Al Pacino: Kadın Kokusu’nu seyretmiş herhangi bir kişi Al Pacino’yu gördüğü yerde kalkıp ceketini ilikler, olması gereken budur. Bir de daha bu işin Scarface’i var, The Godfather’ı var. Bazı insanlar boyları minicik olmasına rağmen “fazla” yaratılıyor.
Hem Yakışıklı Hem Karizmatik: (Nazar Boncuğu Bölümü)

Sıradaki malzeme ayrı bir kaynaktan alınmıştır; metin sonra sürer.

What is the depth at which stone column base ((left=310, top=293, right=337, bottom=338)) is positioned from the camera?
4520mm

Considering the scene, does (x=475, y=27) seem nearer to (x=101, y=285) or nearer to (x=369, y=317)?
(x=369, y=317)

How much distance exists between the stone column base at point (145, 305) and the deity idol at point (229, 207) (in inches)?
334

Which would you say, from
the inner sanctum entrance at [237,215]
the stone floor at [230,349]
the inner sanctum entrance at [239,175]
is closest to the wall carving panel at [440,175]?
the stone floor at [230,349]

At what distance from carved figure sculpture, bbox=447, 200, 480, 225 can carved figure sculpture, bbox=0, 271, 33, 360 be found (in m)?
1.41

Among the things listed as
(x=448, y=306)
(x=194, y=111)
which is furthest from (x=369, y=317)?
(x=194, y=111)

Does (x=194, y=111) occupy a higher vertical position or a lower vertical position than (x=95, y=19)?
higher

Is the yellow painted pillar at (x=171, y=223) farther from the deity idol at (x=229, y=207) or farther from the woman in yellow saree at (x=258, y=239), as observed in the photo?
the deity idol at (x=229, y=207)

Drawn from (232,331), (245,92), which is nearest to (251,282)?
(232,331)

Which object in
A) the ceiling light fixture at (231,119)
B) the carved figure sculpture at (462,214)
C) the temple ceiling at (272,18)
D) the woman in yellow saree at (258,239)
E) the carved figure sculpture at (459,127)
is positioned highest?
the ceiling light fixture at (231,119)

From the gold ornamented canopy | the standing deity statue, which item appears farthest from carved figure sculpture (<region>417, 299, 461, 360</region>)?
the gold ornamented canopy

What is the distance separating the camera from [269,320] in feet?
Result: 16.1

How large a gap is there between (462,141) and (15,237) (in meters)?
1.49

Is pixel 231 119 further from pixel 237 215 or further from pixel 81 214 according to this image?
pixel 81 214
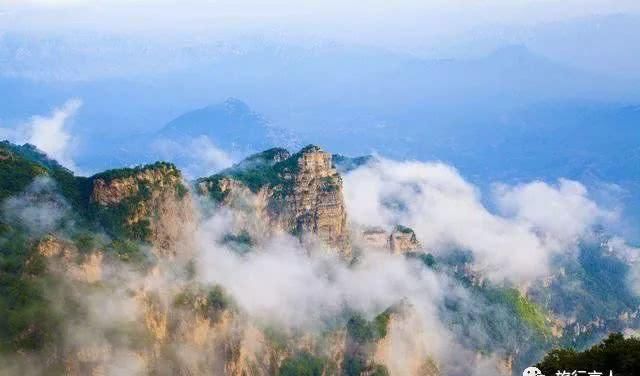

Johnny Depp: Yakışıklılık ve seksapel listelerinin vazgeçilmez bir numarası Johnny Depp başkası taksa ya da giyse gülmekten öleceğimiz şeylerle bile bu kadar muhteşem oluyor. Allah ayrık dişli sahibine (bkz. Vanessa Paradis) bağışlasın demekten başka bir şey gelmiyor elimizden sevgili okuyucu.
Jude Law: O gözler ve inci dişler her yerde bulunabilir ama bu fırlama hal tavır Jude Law’ı karizmatik yapıyor. İsmini The Beatles’ın Hey Jude şarkısından alması bile kendisini ilginç yapmaya yeterken, dünyanın yaşayan en güzel kadınlarından biri kabul edilen sevgilisi Sienna Miller’ın Jude Law’ı bebek bakıcısıyla bastıktan sonra bile kendisinden vazgeçememesinin bir sebebi olmalı.
Gael Garcia Bernal: Benim kendisini görünce aklıma “Benzemez kimse sana” şarkısı geliyor, sebebini anlayabilmiş değilim.
Evet, bir dersimizin daha sonuna geldik. Karizması sahibi olanlara şanslı başladıkları hayat yolunda başarı, diğer arkadaşlara da bol şans diliyorum!
Ayşe’nin önerileri:
Film: Dersimizin konusu karizmatik arkadaşların izlenmeyen filmleri izlenecek. Özellikle Motosiklet Günlüğü ve Biutiful’u izleyenlere yıldızlı pekiyi.